1.60      In declining to support a review into the maritime sector, the government argued that a number of reviews into this sector had recently been completed, along with subsequent reforms to legislation. The government stated that 'another review is unlikely to change the current decline of the Australian shipping industry'.[53]

1.61      The government noted recommendations in relation to risk assessments and oversight of seafarers working in Australia, and improving the working conditions, safety standards and remuneration rates for international seafarers. The government also noted the recommendations regarding improved legal accountability for FOC vessels, and providing early intervention and counselling resources to crews of international vessels.

1.62      In noting the recommendations, the government stated that there were high levels of immigration compliance by the commercial maritime industry, via the Maritime Crew Visa (MCV) program, and oversight by AMSA as to the rights and conditions of international seafarers and the enforcement of minimum employment standards.[54]

Report structure

1.63      This chapter provides a brief overview of the committee's interim report, and examines the government's response to the recommendations made in that report. It provides an overview of the state of FOC shipping internationally, and the current state of the Australian shipping industry.

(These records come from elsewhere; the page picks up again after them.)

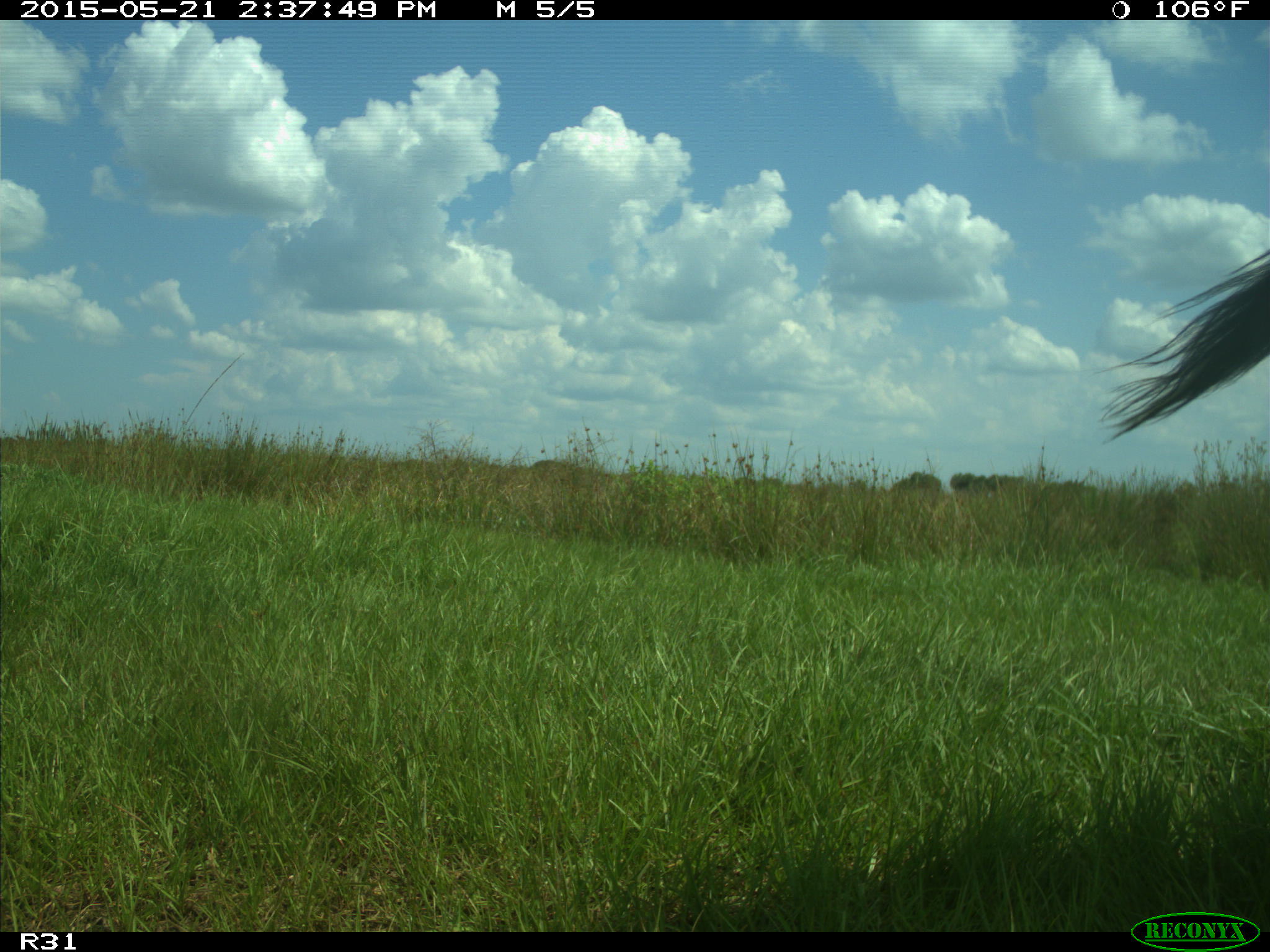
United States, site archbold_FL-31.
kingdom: Animalia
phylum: Chordata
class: Mammalia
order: Artiodactyla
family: Bovidae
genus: Bos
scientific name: Bos taurus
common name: domestic cow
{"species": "Bos taurus (domestic cow)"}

1.64      Chapter 2 provides a summary of reviews and legislative amendments completed into the Australian maritime sector. This chapter considers the efficacy of the Coastal Trading (Revitalising Australian Shipping) Act 2012 and the temporary licence system.  This chapter also discusses the wages paid to seafarers, and the provision of seafarer welfare services.

1.65      Chapter 3 details recent serious incidents involving FOC vessels in Australian waters, including Australian job losses, poor working conditions, disappearances and deaths at sea. A number of case studies are provided. The chapter discusses issues with interjurisdictional responsibility and legal accountability when these incidents occur, and details the Coronial Inquest findings into the deaths of Hector Collado and Cesar Llanto on the MV Sage Sagittarius.  

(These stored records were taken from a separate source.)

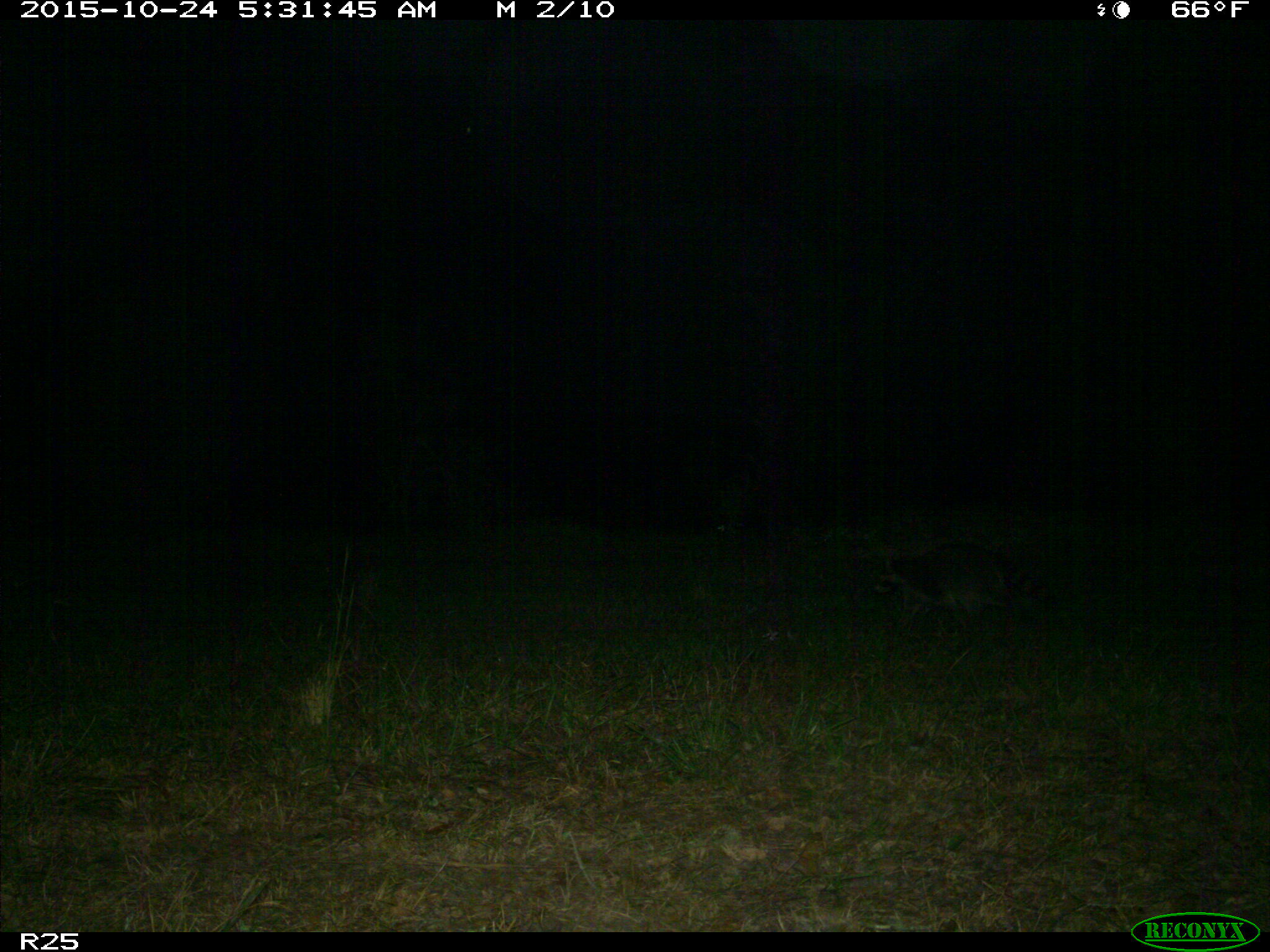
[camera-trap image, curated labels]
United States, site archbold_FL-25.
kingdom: Animalia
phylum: Chordata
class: Mammalia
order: Carnivora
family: Procyonidae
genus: Procyon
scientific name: Procyon lotor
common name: common raccoon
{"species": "Procyon lotor (common raccoon)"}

1.66      Chapter 4 considers the national security and environmental threats presented by FOC vessels. The chapter discusses the appropriateness and efficacy of border inspection regimes of FOC vessels, including the visa clearance and approval processes, and security in place at Australian ports. The efficacy of immigration and border alert systems are discussed, with regards to Captain Venancio Salas of the MV Sage Sagittarius.

1.67      Chapter 5 will discuss the future of the Australian shipping industry. The chapter looks at some of the reviews and reforms that have recently been announced with regards to coastal shipping. The chapter will examine the government's response to the interim report, and summarise the committee's key views and recommendations.